Tarapur reactors did not fare well all the time. There were long
periods when the reactors did not produce any electricity. Its rated
capacity was 200 MW, but NPCIL has downgraded it to 140 MW(e).
Currently, these two reactors are producing less than 200 MW of
electricity a year.
One way of assessing the integrity of a complicated system, like an
atomic reactor, is to look at the leaks and emissions. All the
atomic reactors release radioactive elements to the air and water,
all the time. These are known as routine releases. These releases
are monitored and reported to the United Nations' Scientific
Committee on Effects of Atomic Radiation (UNSCEAR). This is the only
source you can depend on to know what comes of the nuclear fuel
chain. 1994 is the latest year for which data from Indian reactors
are available in UNSCEAR report.

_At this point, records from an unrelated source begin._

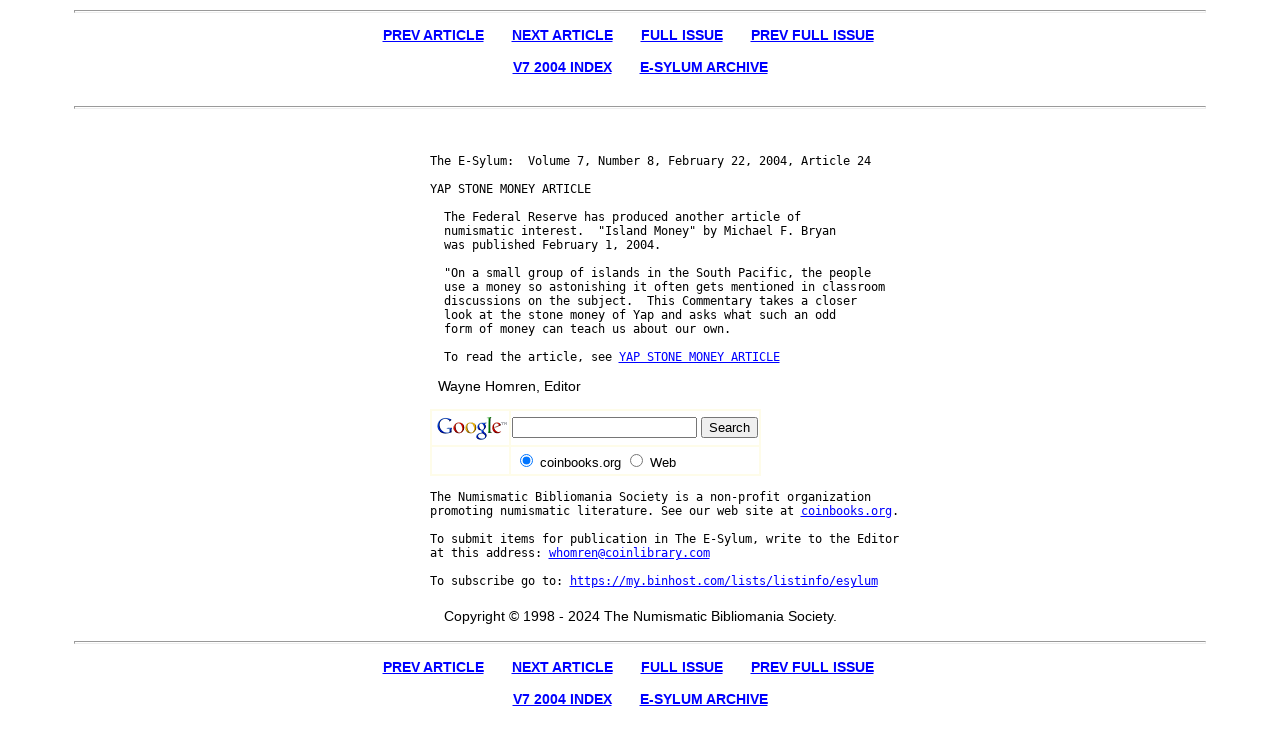

--- FILE ---
content_type: text/html; charset=UTF-8
request_url: https://coinbooks.org/esylum_v07n08a24.html
body_size: 5522
content:
<!DOCTYPE HTML PUBLIC "-//W3C//DTD HTML 4.0 Transitional//EN">
<html>
<head>
   <meta http-equiv="Content-Type" content="text/html; charset=iso-8859-1">
   <meta name="Author" content="Wayne Homren">
   <meta name="GENERATOR" content="Mozilla/4.7 [en]C-TeleramaCCK  (Win98; U) [Netscape]">
   <title>YAP STONE MONEY ARTICLE</title>
<link rel="stylesheet" type="text/css" href="nbsstyle.css" title="esylum-style">

<style type="text/css">
.a {text-align:left;text-indent:15px;}
.b {text-align:center;}
</style>

</head>
<body text="#000000" link="#0000FF" vlink="#800080" alink="#FF0000">

<!-- Begin Nav Bar --><hr>
<p align="center">
<b><a href="esylum_v07n08a23.html">PREV ARTICLE</a></b>&nbsp;&nbsp;&nbsp;&nbsp;&nbsp;&nbsp;
<b><a href="esylum_v07n08a25.html">NEXT ARTICLE</a></b>&nbsp;&nbsp;&nbsp;&nbsp;&nbsp;&nbsp;
<b><a href="club_nbs_esylum_v07n08.html">FULL ISSUE</a></b>&nbsp;&nbsp;&nbsp;&nbsp;&nbsp;&nbsp;
<b><a href="club_nbs_esylum_v07n07.html">PREV FULL ISSUE</a></b>&nbsp;&nbsp;&nbsp;&nbsp;&nbsp;&nbsp;
<br><br><b><a href="club_nbs_esylum_v07.html">V7 2004 INDEX</a></b>&nbsp;&nbsp;&nbsp;&nbsp;&nbsp;&nbsp;
<b><a href="club_nbs_esylum_archive.html">E-SYLUM ARCHIVE</a></b><br><br>
</p><hr><!-- End Nav Bar -->

<center><table border="0" cellspacing="0" cellpadding="10"  width="70%">
<tbody><tr>

<td width="25%" valign="top">

<div id="sidebar-a">
    

</div>
</td>
<td>
<pre><!-- Content follows -->

The E-Sylum:  Volume 7, Number 8, February 22, 2004, Article 24

YAP STONE MONEY ARTICLE

  The Federal Reserve has produced another article of
  numismatic interest.  "Island Money" by Michael F. Bryan
  was published February 1, 2004.

  "On a small group of islands in the South Pacific, the people
  use a money so astonishing it often gets mentioned in classroom
  discussions on the subject.  This Commentary takes a closer
  look at the stone money of Yap and asks what such an odd
  form of money can teach us about our own.

  To read the article, see <a href="http://www.clevelandfed.org/Research/Com2004/0201.pdf" target="_blank">YAP STONE MONEY ARTICLE</a>
<!-- Content ends --></pre>


<!-- Begin Footer --><p>&nbsp; Wayne Homren, Editor</p>

<!-- SiteSearch Google -->
<form method="get" action="http://www.google.com/custom" target="_top">
<table border="0" bgcolor="#fefce9">
<tr><td nowrap="nowrap" valign="top" align="left" height="32">
<a href="http://www.google.com/">
<img src="http://www.google.com/logos/Logo_25wht.gif"
border="0" alt="Google"></a>
</td>
<td nowrap="nowrap">
<input type="hidden" name="domains" value="coinbooks.org">
<input type="text" name="q" size="21" maxlength="255" value="">
<input type="submit" name="sa" value="Search">
</td></tr>
<tr>
<td>&nbsp;</td>
<td nowrap="nowrap">
<table>
<tr>
<td>
<input type="radio" name="sitesearch" value="coinbooks.org" checked="checked">
<font size="-1" color="#000000">coinbooks.org</font>
</td>
<td>
<input type="radio" name="sitesearch" value="">
<font size="-1" color="#000000">Web</font>
</td>
</tr>
</table>
<input type="hidden" name="client" value="pub-5234988518377779">
<input type="hidden" name="forid" value="1">
<input type="hidden" name="ie" value="ISO-8859-1">
<input type="hidden" name="oe" value="ISO-8859-1">
<input
type="hidden" name="cof" value="GALT:#008000;GL:1;DIV:#336699;VLC:663399;AH:center;BGC:FFFFFF;LBGC:336699;ALC:0000FF;LC:0000F
F;T:000000;GFNT:0000FF;GIMP:0000FF;FORID:1;">
<input type="hidden" name="hl" value="en">

</td></tr></table>
</form>
<!-- SiteSearch Google -->


<pre>The Numismatic Bibliomania Society is a non-profit organization 
promoting numismatic literature. See our web site at <a href="http://www.coinbooks.org/" target="_blank">coinbooks.org</a>.

To submit items for publication in The E-Sylum, write to the Editor 
at this address: <a href="mailto:whomren@coinlibrary.com">whomren@coinlibrary.com</a>

To subscribe go to: <a href="https://my.binhost.com/lists/listinfo/esylum" target="_blank">https://my.binhost.com/lists/listinfo/esylum</a>
</pre>
</td></tr><tr><td colspan="2"><center>Copyright &copy; 1998 - 2024 The Numismatic Bibliomania Society.</center></td></tr>
</table></center>


<!-- Begin Stuff At the bottom -->
<!-- Begin Nav Bar --><hr>
<p align="center">
<b><a href="esylum_v07n08a23.html">PREV ARTICLE</a></b>&nbsp;&nbsp;&nbsp;&nbsp;&nbsp;&nbsp;
<b><a href="esylum_v07n08a25.html">NEXT ARTICLE</a></b>&nbsp;&nbsp;&nbsp;&nbsp;&nbsp;&nbsp;
<b><a href="club_nbs_esylum_v07n08.html">FULL ISSUE</a></b>&nbsp;&nbsp;&nbsp;&nbsp;&nbsp;&nbsp;
<b><a href="club_nbs_esylum_v07n07.html">PREV FULL ISSUE</a></b>&nbsp;&nbsp;&nbsp;&nbsp;&nbsp;&nbsp;
<br><br><b><a href="club_nbs_esylum_v07.html">V7 2004 INDEX</a></b>&nbsp;&nbsp;&nbsp;&nbsp;&nbsp;&nbsp;
<b><a href="club_nbs_esylum_archive.html">E-SYLUM ARCHIVE</a></b><br><br>
</p><hr><!-- End Nav Bar -->


<center>Copyright &copy; 1998 - 2011 The Numismatic Bibliomania Society (NBS)
<br>
All Rights Reserved.<br>
<br><a href="club_nbs_main.html">NBS Home Page</a>
<br><a href="mailto:&#119&#104&#111&#109&#114&#101&#110&#64&#99&#111&#105&#110&#108&#105&#98&#114&#97&#114&#121&#46&#99&#111&#109">Contact the NBS webmaster</a></center>
<!-- End Stuff At the bottom -->
<script type="text/javascript">
var infolinks_pid = 3288486;
var infolinks_wsid = 0;
</script>
<script type="text/javascript" src="//resources.infolinks.com/js/infolinks_main.js"></script>
</body>
</html>


The data given in the original
report is for annual emission. Since that involves huge numbers, I
have calculated the emission per second. There are 3.153 cores of
seconds in a year, if you want to know the annual data, kindly
multiply it.
Iodine released from Tarapur will give away 714 radioactive
disintegrations (of beta particles) every second for the next 8 days
and for the next 8 days 357 disintegrations and for the next 8 days
178 disintegations like that. After about 90 days there will be no
radioidone left from the quota released at this second. The average
release of iodine from all the boiling water reactors in the world
was 26 during the same period. In other words, the Tarapur reactors
are 28 times dirtier than the rest. They may tell you to eat iodine
tablets every day. That simply does not work.

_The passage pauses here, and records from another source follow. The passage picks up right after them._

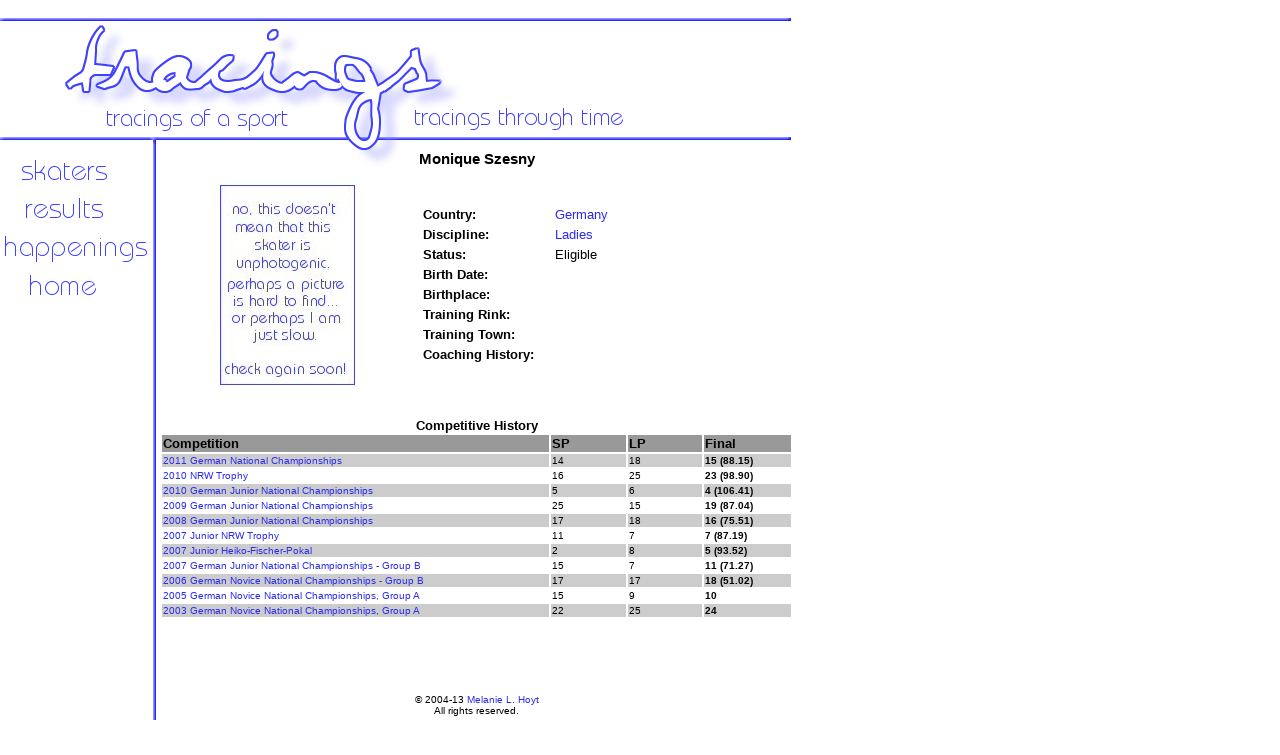

--- FILE ---
content_type: text/html
request_url: http://www.tracings.net/szes-moni.html
body_size: 1632
content:
<html>
<head>

<style>
body{scrollbar-face-color:white;scrollbar-shadow-color:#6161FF;scrollbar-highlight-color:white;scrollbar-3dlight-color:#6161FF;scrollbar-darkshadow-color:#6161FF;scrollbar-track-color:white;scrollbar-arrow-color:#6161FF;}

<style>
<!--a:hover{color:#6161FF; font-weight:bold}-->
</style>
<style>
<!--a{color:#2D2DEF; text-decoration:none}//-->
</style>

<TITLE>Tracings: A figure skating resource</TITLE>

</head>

<body bgcolor="white" background="bg.gif">


<DIV id="layer0" style="position:absolute;top:0px;width:50px;left:0;top:0" align=justify>
<table width=0 height=0 border=0 cellpadding=0 cellspacing=0><tr valign="top">
<td>
<IMG SRC = "layout.png" USEMAP = "#layout" BORDER = "0">
<MAP NAME = "layout">
<AREA SHAPE = "RECT" COORDS = " 14,  158,  108,  180" HREF = "skaters.html" ALT = "skater profiles">
<AREA SHAPE = "RECT" COORDS = " 21,  198,  105,  219" HREF = "results.html" ALT = "archived results">
<AREA SHAPE = "RECT" COORDS = " 2,  234,  146,  264" HREF = "news.html" ALT = "news">
<AREA SHAPE = "RECT" COORDS = " 26,  272,  97,  296" HREF = "index.html" ALT = "back home">
<AREA SHAPE = "DEFAULT" NOHREF>
</td>
</tr></table></div>

<DIV id="layer2" style="position:absolute;top:0px;width:130px;left:800;top:170" align=justify>
<script type="text/javascript"><!--
google_ad_client = "pub-5410192070832070";
google_ad_width = 120;
google_ad_height = 600;
google_ad_format = "120x600_as";
google_ad_type = "text_image";
google_ad_channel ="";
google_color_border = "6161FF";
google_color_bg = "FFFFFF";
google_color_link = "000000";
google_color_text = "333333";
google_color_url = "6161FF";
//--></script>
<script type="text/javascript"
  src="http://pagead2.googlesyndication.com/pagead/show_ads.js">
</script>
</div>

<DIV id="layer1" style="position:absolute;top:0px;width:620px;left:160;top:150" align=justify>
<table width="633" border="0" cellpadding="0" cellspacing="0"><tr valign="top">
<td>

<font face="tahoma, arial, helvetica" size="2">

<center>
<h3>Monique Szesny</h3>
</font>
<font face="tahoma, arial, helvetica" size="2">
<table width="100%">
<tr><td width="40%"><center><img src="noimage.jpg" width="135" height="200">
<br><font size="1"></font></center></td>
<td width="60%"><table><tr><td>
<table cellspacing="3">
<tr><td><font size="2"><b>Country:</b></font></td> <td><font size="2"><a href="germany.html">Germany</a></font></td></tr>
<tr><td><font size="2"><b>Discipline:</b></font></td> <td><font size="2"><a href="ladies.html">Ladies</a></font></td></tr>
<tr><td><font size="2"><b>Status:</b></font></td> <td><font size="2">Eligible</font></td></tr>
<tr><td><font size="2"><b>Birth Date:</b></font></td> <td><font size="2"></font></td></tr>
<tr><td><font size="2"><b>Birthplace:</b></font></td> <td><font size="2"></font></td></tr>
<tr><td><font size="2"><b>Training Rink:</b></font></td> <td><font size="2"></font></td></tr>
<tr><td><font size="2"><b>Training Town:</b></font></td> <td><font size="2"></font></td></tr>
<tr><td><font size="2"><b>Coaching History:</b>&nbsp;&nbsp;&nbsp;&nbsp;</font></td> <td><font size="2"></font></td></tr>
</table>
</td></tr></table></td>
</tr>
</table>
<br>
<br><b>Competitive History</b>
<table width="100%">
<tr bgcolor="#999999"><td width="62%"><b><font size="2">Competition</font></b></td>
<td width="12%"><b><font size="2">SP</b></td>
<td width="12%"><b><font size="2">LP</b></td>
<td width="14%"><b><font size="2">Final</b></td></tr>
<tr bgcolor="#CCCCCC"><td><font size="1"><a href="2011gern.html">2011 German National Championships</a></font></td>
<td><font size="1">14</font></td>
<td><font size="1">18</font></td>
<td><font size="1"><b>15 (88.15)</b></font></td></tr>
<tr><td><font size="1"><a href="2010nrw.html">2010 NRW Trophy</a></font></td>
<td><font size="1">16</font></td>
<td><font size="1">25</font></td>
<td><font size="1"><b>23 (98.90)</b></font></td></tr>
<tr bgcolor="#CCCCCC"><td><font size="1"><a href="2010gern.html">2010 German Junior National Championships</a></font></td>
<td><font size="1">5</font></td>
<td><font size="1">6</font></td>
<td><font size="1"><b>4 (106.41)</b></font></td></tr>
<tr><td><font size="1"><a href="2009gern.html">2009 German Junior National Championships</a></font></td>
<td><font size="1">25</font></td>
<td><font size="1">15</font></td>
<td><font size="1"><b>19 (87.04)</b></font></td></tr>
<tr bgcolor="#CCCCCC"><td><font size="1"><a href="2008gern.html">2008 German Junior National Championships</a></font></td>
<td><font size="1">17</font></td>
<td><font size="1">18</font></td>
<td><font size="1"><b>16 (75.51)</b></font></td></tr>
<tr><td><font size="1"><a href="2007nrw.html">2007 Junior NRW Trophy</a></font></td>
<td><font size="1">11</font></td>
<td><font size="1">7</font></td>
<td><font size="1"><b>7 (87.19)</b></font></td></tr>
<tr bgcolor="#CCCCCC"><td><font size="1"><a href="2007hfp.html">2007 Junior Heiko-Fischer-Pokal</a></font></td>
<td><font size="1">2</font></td>
<td><font size="1">8</font></td>
<td><font size="1"><b>5 (93.52)</b></font></td></tr>
<tr><td><font size="1"><a href="2007gern.html">2007 German Junior National Championships - Group B</a></font></td>
<td><font size="1">15</font></td>
<td><font size="1">7</font></td>
<td><font size="1"><b>11 (71.27)</b></font></td></tr>
<tr bgcolor="#CCCCCC"><td><font size="1"><a href="2006gernn.html">2006 German Novice National Championships - Group B</a></font></td>
<td><font size="1">17</font></td>
<td><font size="1">17</font></td>
<td><font size="1"><b>18 (51.02)</b></font></td></tr>
<tr><td><font size="1"><a href="2005gerjnn.html">2005 German Novice National Championships, Group A</a></font></td>
<td><font size="1">15</font></td>
<td><font size="1">9</font></td>
<td><font size="1"><b>10</b></font></td></tr>
<tr bgcolor="#CCCCCC"><td><font size="1"><a href="2003gerjnn.html">2003 German Novice National Championships, Group A</a></font></td>
<td><font size="1">22</font></td>
<td><font size="1">25</font></td>
<td><font size="1"><b>24</b></font></td></tr>
</table>
<br>
<br>
<br>
<br>
<br><font size="1">� 2004-13 <a href="contact.html">Melanie L. Hoyt</a>
<br>All rights reserved.</font>
</center>

</font>
 
</td>
</tr></table></div>

</body>

</html>


--- FILE ---
content_type: text/html; charset=utf-8
request_url: https://www.google.com/recaptcha/api2/aframe
body_size: 267
content:
<!DOCTYPE HTML><html><head><meta http-equiv="content-type" content="text/html; charset=UTF-8"></head><body><script nonce="B3diEOeLNIPvsfRXvmi61g">/** Anti-fraud and anti-abuse applications only. See google.com/recaptcha */ try{var clients={'sodar':'https://pagead2.googlesyndication.com/pagead/sodar?'};window.addEventListener("message",function(a){try{if(a.source===window.parent){var b=JSON.parse(a.data);var c=clients[b['id']];if(c){var d=document.createElement('img');d.src=c+b['params']+'&rc='+(localStorage.getItem("rc::a")?sessionStorage.getItem("rc::b"):"");window.document.body.appendChild(d);sessionStorage.setItem("rc::e",parseInt(sessionStorage.getItem("rc::e")||0)+1);localStorage.setItem("rc::h",'1769045260305');}}}catch(b){}});window.parent.postMessage("_grecaptcha_ready", "*");}catch(b){}</script></body></html>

Noble gases are a group of radionuclides of krypton, xenon and
argon. Tarapur I and II release 1.1 billion of these noble gas
disintegration every second of its operation. The global average was
11 million; that is a hundred times dirtier.They are not that noble,
when they are near or inside a living cell. They puncture the cell
membrane and deface the DNA and initiate a process known as genomic
instability.
This data are for air releases through stack. The reactor also
discharges contaminated water laced with radionuclides to the
Arabian Ocean, into the fish-workers' commons. Studies have shown
129 Iodine, thousand times the background rate in the sea around
Tarapur. The ocean eco-system does not hoard the radionuclides. They
are returned to us through fish.
Besides the four reactors including the two 500 MW reactors recently
built, the Tarapur campus is also storing the highly radioactive
spent fuel, accumulated over the past forty years. The spent fuel
contains much more radioactivity than the reactor cores. Any
disaster on this campus will have unacceptably high impacts on the
health and well being of our people and the eco-system for hundreds
of years to come.
There is a thing called the risk-benefit ratio. These ageing
reactors are surely doing a great service to the nation by
generating electricity. Their net contribution to the national grid
will be less than 0.01%. Not a big deal for a big nation. And what
are the risks in case of an accident?
(a) Over 300,000 hectares of farm land which will be rendered
unusable for at least 300 years
(b) Miseries in the form of cancer and genetic disorders in a
population of 20 million or upward
(c) Tokyo is 220 km from Fukushima, Mumbai is less than a hundred
kilometres.
(d) Total dislocation and anomie in a city which is the hub of the
nation's industrial production.
(e) The cost of sacrophaging the reactor, by air-dropping cement,
born and metals for mothballing the structure in case of a breech
will be thousand times more than the return NPCIL is getting by
selling that 0.1% of electricity from Tarapur.
And above all, those big brains, the scientists who design,
fabricate and maintain our national deterrence also live in that
city – fairly close to the ageing structures.
We are a great people. We can do without these unsafe structures.
And save Mumbaikars from this unacceptable risk.